> [REQUIRED WORK]
Would you copy only the lines below, from the one containing "Of the list" through the very last one, leaving the pictures out?

> [DATA PROVIDED]
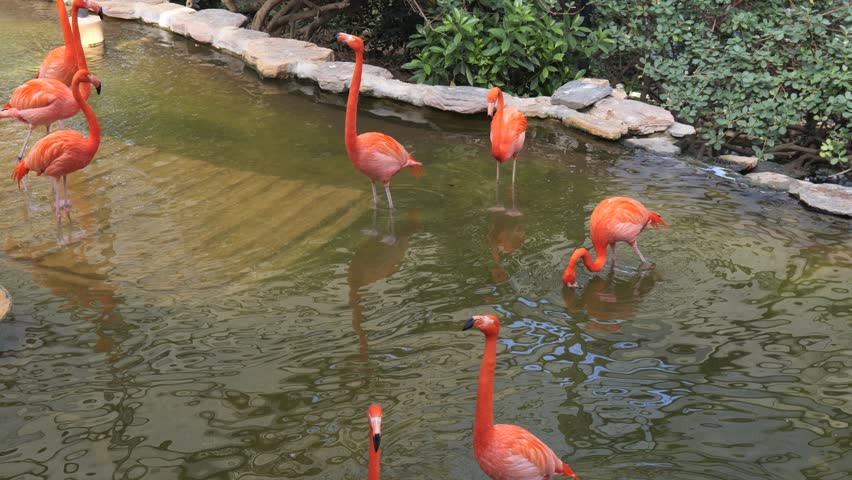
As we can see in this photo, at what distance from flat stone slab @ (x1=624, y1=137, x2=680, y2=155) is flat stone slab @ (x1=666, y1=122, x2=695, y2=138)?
0.09m

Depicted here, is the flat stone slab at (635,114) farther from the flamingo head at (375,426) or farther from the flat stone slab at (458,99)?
the flamingo head at (375,426)

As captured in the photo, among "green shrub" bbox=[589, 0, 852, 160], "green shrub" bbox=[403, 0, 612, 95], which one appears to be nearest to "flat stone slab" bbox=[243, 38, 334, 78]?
"green shrub" bbox=[403, 0, 612, 95]

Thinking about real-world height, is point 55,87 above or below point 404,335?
above

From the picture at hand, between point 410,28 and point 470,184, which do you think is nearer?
point 470,184

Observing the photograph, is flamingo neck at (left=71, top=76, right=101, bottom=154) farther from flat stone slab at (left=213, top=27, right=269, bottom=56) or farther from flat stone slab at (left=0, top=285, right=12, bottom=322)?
flat stone slab at (left=213, top=27, right=269, bottom=56)

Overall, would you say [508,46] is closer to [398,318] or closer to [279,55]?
[279,55]

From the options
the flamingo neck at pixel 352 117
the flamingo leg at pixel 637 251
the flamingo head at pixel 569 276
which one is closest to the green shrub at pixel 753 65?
the flamingo leg at pixel 637 251

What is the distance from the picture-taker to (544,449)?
9.43 feet

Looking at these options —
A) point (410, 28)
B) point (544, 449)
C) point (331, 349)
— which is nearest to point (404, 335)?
point (331, 349)

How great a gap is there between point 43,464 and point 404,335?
1.74 metres

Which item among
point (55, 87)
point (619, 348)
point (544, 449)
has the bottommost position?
point (619, 348)

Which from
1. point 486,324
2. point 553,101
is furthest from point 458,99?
point 486,324

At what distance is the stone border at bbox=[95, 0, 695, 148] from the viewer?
6910mm

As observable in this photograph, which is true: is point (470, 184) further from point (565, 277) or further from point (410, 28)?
point (410, 28)
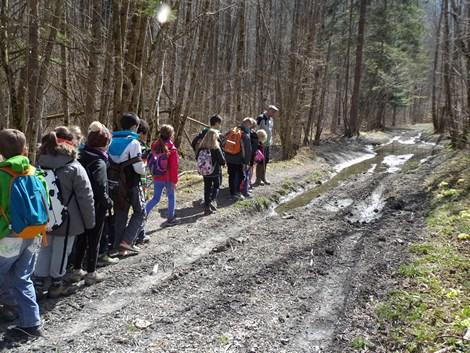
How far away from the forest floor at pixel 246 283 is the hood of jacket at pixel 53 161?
155 cm

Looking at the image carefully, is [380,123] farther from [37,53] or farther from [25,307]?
[25,307]

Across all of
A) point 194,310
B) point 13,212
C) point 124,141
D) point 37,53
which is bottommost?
point 194,310

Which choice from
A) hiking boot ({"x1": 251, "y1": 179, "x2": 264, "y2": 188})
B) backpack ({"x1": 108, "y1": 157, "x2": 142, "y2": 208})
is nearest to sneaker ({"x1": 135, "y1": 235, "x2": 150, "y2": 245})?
backpack ({"x1": 108, "y1": 157, "x2": 142, "y2": 208})

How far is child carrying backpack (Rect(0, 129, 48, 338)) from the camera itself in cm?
412

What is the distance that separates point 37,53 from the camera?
755cm

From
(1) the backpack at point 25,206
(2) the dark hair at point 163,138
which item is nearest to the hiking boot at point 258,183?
(2) the dark hair at point 163,138

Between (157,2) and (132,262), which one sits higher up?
(157,2)

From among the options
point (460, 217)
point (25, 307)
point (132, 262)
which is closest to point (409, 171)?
point (460, 217)

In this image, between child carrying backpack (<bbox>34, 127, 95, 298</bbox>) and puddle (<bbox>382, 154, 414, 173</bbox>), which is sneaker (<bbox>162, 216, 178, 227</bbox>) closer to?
child carrying backpack (<bbox>34, 127, 95, 298</bbox>)

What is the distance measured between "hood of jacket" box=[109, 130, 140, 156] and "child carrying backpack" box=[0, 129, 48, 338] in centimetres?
196

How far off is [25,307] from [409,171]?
15.1 metres

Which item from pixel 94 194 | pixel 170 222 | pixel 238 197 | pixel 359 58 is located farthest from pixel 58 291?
pixel 359 58

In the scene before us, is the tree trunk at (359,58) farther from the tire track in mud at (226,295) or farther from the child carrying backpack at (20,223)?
the child carrying backpack at (20,223)

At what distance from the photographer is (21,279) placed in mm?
4273
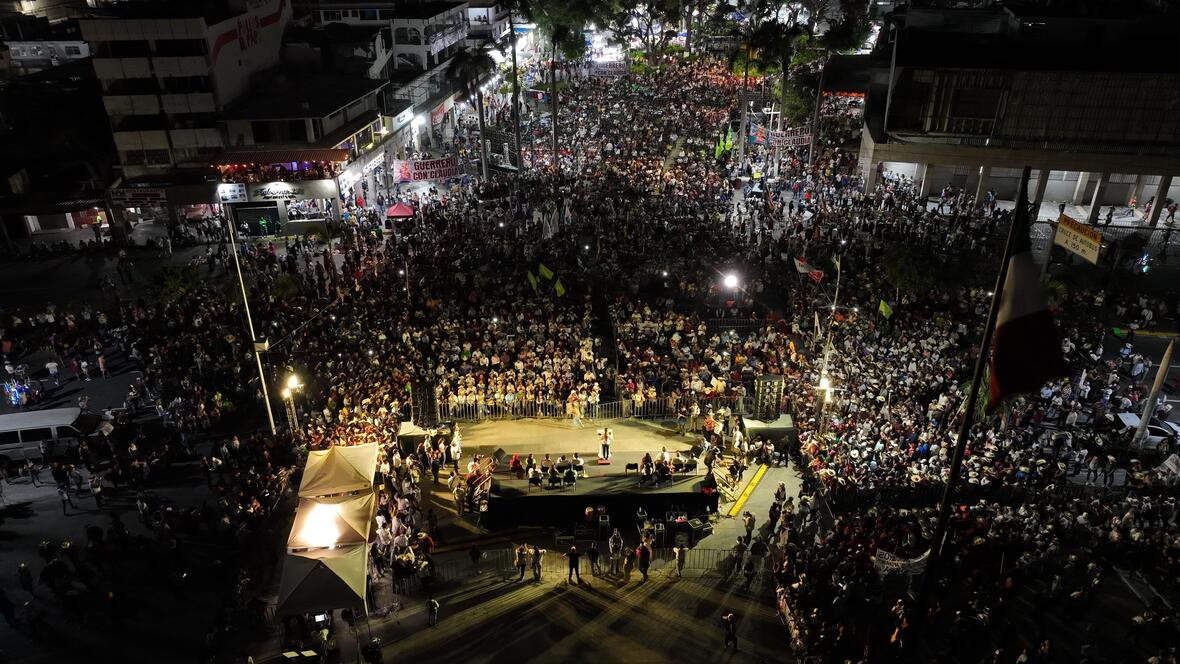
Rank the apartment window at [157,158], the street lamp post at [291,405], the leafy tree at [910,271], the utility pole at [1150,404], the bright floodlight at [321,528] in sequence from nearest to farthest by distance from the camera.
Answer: the bright floodlight at [321,528] < the utility pole at [1150,404] < the street lamp post at [291,405] < the leafy tree at [910,271] < the apartment window at [157,158]

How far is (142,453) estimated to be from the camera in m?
23.1

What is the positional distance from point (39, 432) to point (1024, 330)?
26642 mm

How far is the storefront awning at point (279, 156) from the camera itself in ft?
131

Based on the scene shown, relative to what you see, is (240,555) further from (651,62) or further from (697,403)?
(651,62)

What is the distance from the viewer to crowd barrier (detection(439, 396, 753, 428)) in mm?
24672

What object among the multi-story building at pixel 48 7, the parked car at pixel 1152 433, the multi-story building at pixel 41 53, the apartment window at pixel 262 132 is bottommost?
the parked car at pixel 1152 433

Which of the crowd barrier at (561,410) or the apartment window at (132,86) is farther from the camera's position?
the apartment window at (132,86)

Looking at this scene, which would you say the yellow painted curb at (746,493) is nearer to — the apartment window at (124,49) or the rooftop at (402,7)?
the apartment window at (124,49)

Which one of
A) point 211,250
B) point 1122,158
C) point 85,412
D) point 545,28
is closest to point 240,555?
point 85,412

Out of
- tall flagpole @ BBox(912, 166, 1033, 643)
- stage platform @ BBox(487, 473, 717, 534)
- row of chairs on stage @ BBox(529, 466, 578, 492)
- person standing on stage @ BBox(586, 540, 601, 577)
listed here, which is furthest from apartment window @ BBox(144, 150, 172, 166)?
tall flagpole @ BBox(912, 166, 1033, 643)

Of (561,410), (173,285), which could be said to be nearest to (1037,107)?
(561,410)

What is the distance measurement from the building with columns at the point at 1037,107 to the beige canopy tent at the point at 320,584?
35108mm

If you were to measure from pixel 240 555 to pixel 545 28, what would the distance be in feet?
212

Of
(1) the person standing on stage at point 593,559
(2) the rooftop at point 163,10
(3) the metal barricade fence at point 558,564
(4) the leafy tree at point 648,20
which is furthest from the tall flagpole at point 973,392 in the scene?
(4) the leafy tree at point 648,20
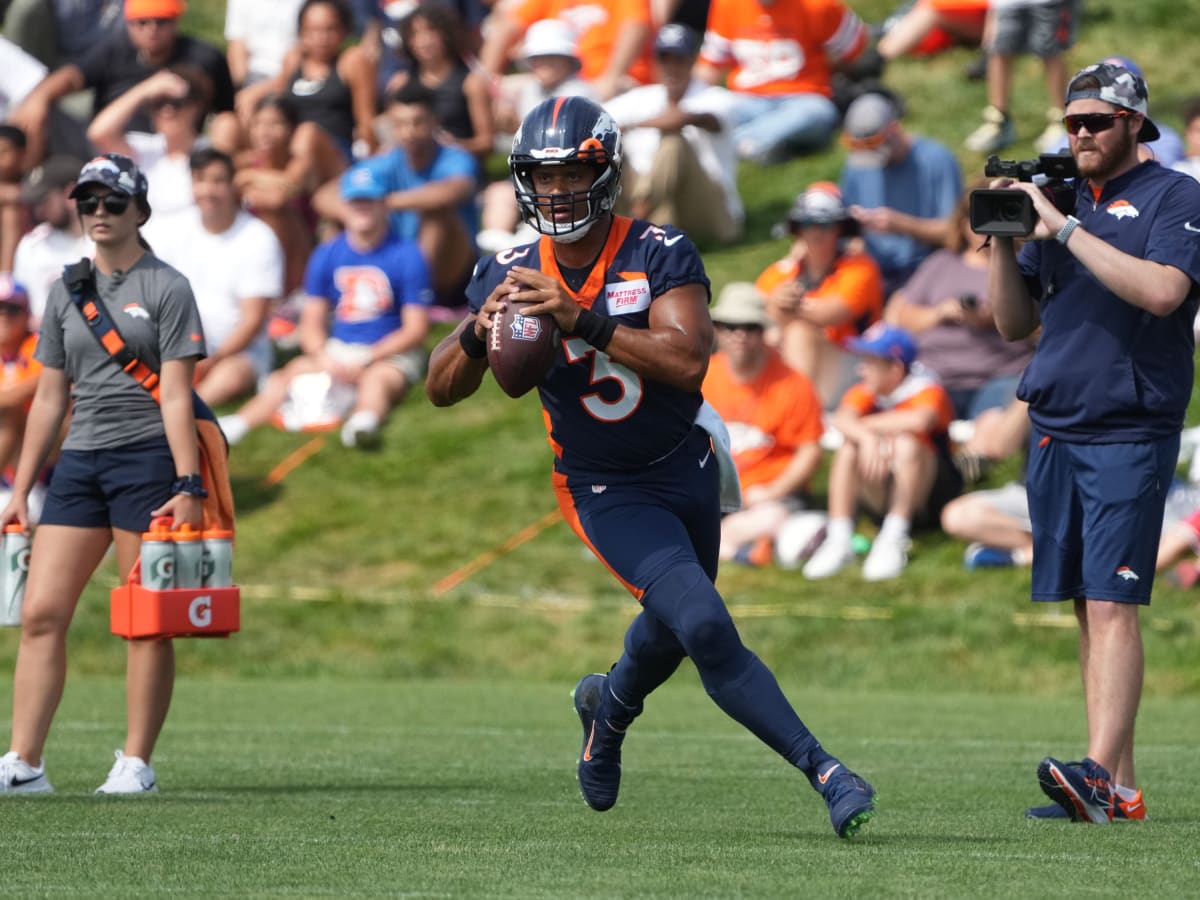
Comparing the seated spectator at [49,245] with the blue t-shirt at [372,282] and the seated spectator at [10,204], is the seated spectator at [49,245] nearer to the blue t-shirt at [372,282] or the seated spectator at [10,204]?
the seated spectator at [10,204]

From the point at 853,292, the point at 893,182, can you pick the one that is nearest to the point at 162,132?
the point at 893,182

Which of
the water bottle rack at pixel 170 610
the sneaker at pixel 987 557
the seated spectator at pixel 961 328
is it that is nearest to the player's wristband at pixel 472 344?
the water bottle rack at pixel 170 610

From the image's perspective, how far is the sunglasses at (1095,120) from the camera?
292 inches

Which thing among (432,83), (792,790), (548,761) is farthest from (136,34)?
(792,790)

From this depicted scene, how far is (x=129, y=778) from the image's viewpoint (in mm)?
8188

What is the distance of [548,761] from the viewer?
9602 mm

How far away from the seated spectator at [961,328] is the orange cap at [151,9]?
23.8ft

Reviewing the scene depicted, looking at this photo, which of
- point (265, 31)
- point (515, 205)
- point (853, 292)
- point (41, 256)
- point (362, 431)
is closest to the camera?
point (853, 292)

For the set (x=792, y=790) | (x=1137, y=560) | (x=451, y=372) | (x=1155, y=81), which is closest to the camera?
(x=451, y=372)

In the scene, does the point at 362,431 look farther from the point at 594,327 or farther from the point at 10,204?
the point at 594,327

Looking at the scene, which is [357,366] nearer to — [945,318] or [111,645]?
[111,645]

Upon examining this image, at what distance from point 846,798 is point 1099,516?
Answer: 1.71 meters

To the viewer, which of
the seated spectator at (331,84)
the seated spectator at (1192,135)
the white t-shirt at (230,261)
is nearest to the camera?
the seated spectator at (1192,135)

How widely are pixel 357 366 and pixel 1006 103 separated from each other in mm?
6233
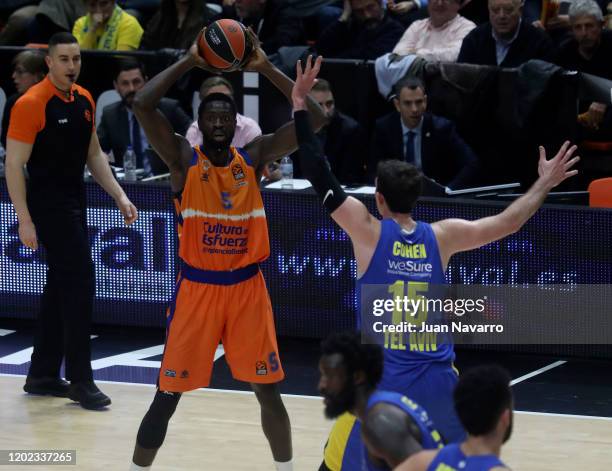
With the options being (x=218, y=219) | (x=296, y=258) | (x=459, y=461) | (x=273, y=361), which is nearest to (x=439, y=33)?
(x=296, y=258)

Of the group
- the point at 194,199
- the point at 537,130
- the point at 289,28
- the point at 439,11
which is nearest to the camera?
the point at 194,199

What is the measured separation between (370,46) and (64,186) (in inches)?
161

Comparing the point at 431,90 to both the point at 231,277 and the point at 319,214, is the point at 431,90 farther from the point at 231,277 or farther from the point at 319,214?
the point at 231,277

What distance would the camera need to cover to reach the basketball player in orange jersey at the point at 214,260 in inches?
233

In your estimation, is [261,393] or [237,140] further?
[237,140]

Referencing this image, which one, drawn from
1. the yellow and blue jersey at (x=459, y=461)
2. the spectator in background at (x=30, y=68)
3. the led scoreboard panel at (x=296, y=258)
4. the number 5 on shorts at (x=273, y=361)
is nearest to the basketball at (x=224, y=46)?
the number 5 on shorts at (x=273, y=361)

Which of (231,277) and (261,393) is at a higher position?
(231,277)

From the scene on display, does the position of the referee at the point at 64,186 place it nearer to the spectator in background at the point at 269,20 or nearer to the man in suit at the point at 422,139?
the man in suit at the point at 422,139

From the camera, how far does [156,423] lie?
5887 millimetres

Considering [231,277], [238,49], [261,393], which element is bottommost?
[261,393]

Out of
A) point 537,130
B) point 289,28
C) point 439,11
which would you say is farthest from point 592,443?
point 289,28

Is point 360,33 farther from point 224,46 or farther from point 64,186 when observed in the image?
point 224,46

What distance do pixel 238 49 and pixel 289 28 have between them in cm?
514

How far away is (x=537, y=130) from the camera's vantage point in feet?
31.3
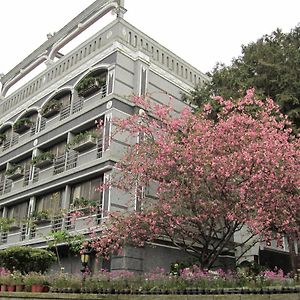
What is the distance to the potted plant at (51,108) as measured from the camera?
2431 centimetres

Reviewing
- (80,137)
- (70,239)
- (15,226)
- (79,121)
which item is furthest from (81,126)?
(15,226)

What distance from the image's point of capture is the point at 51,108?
24.6m

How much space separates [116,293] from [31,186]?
1367 centimetres

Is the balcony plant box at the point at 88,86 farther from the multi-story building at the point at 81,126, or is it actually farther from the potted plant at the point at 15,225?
the potted plant at the point at 15,225

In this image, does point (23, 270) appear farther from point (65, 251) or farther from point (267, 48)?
point (267, 48)

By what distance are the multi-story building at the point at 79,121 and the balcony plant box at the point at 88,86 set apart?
0.05m

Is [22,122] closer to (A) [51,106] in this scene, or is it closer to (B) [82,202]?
(A) [51,106]

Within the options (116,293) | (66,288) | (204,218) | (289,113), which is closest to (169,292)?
(116,293)

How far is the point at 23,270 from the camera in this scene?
57.5ft

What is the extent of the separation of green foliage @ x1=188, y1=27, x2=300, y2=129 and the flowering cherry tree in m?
4.05

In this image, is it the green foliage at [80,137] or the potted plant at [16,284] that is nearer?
the potted plant at [16,284]

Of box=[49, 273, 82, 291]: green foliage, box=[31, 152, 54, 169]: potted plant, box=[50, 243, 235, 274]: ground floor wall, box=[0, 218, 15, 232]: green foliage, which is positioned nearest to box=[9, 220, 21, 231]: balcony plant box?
box=[0, 218, 15, 232]: green foliage

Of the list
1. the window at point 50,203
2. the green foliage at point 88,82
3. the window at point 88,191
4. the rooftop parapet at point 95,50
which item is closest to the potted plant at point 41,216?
the window at point 50,203

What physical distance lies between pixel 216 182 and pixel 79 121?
435 inches
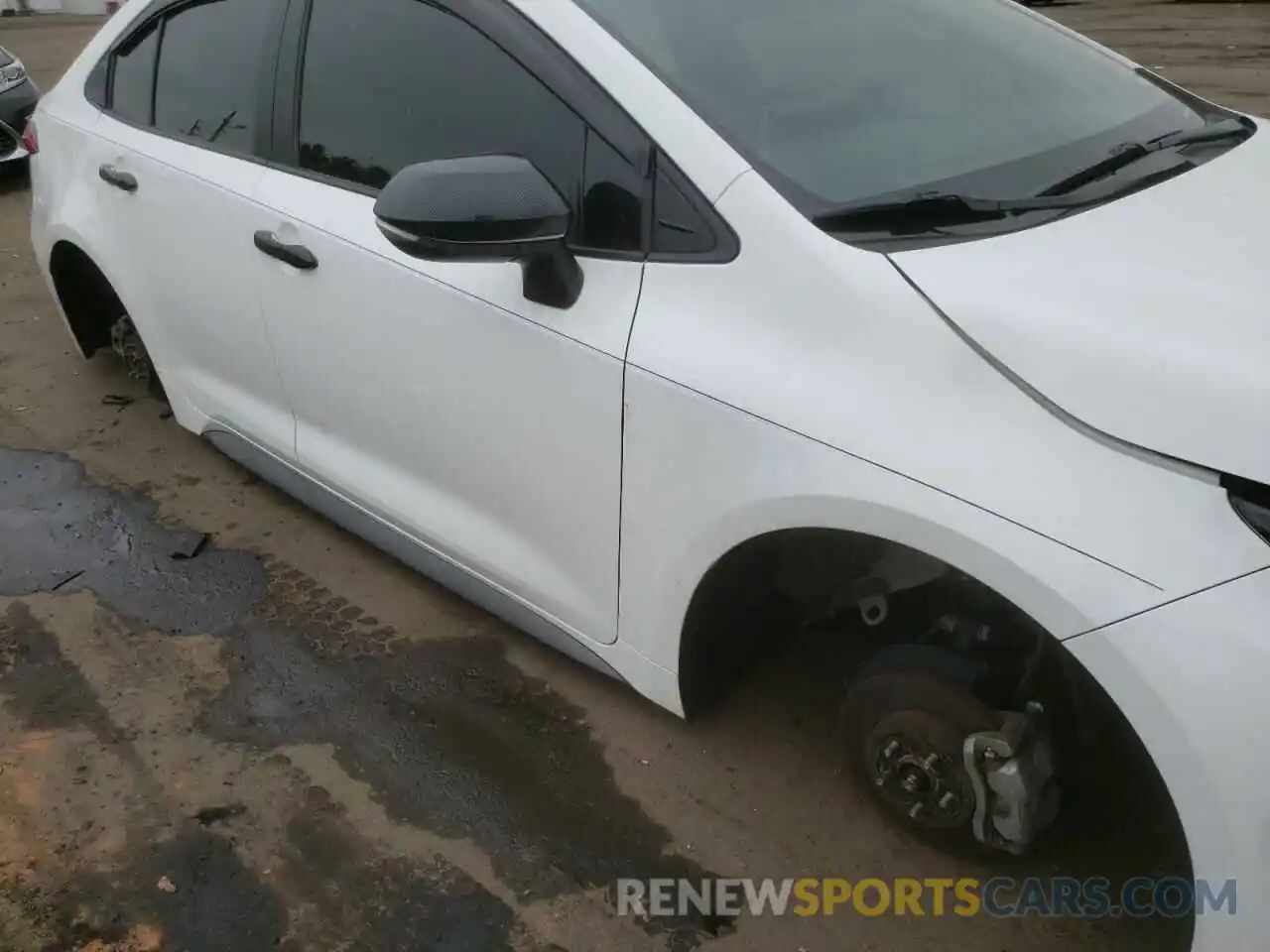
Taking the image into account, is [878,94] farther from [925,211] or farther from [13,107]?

> [EXERCISE ANSWER]
Of the list
1. the window at point 50,203
2. the green foliage at point 88,82
3. the window at point 88,191
4. the rooftop parapet at point 95,50
which item is closest to the potted plant at point 41,216?
the window at point 50,203

What physical distance lies between pixel 216 182 and pixel 79 121?
435 inches
Taking the image into account, is [878,94] farther from [925,211] or farther from [13,107]?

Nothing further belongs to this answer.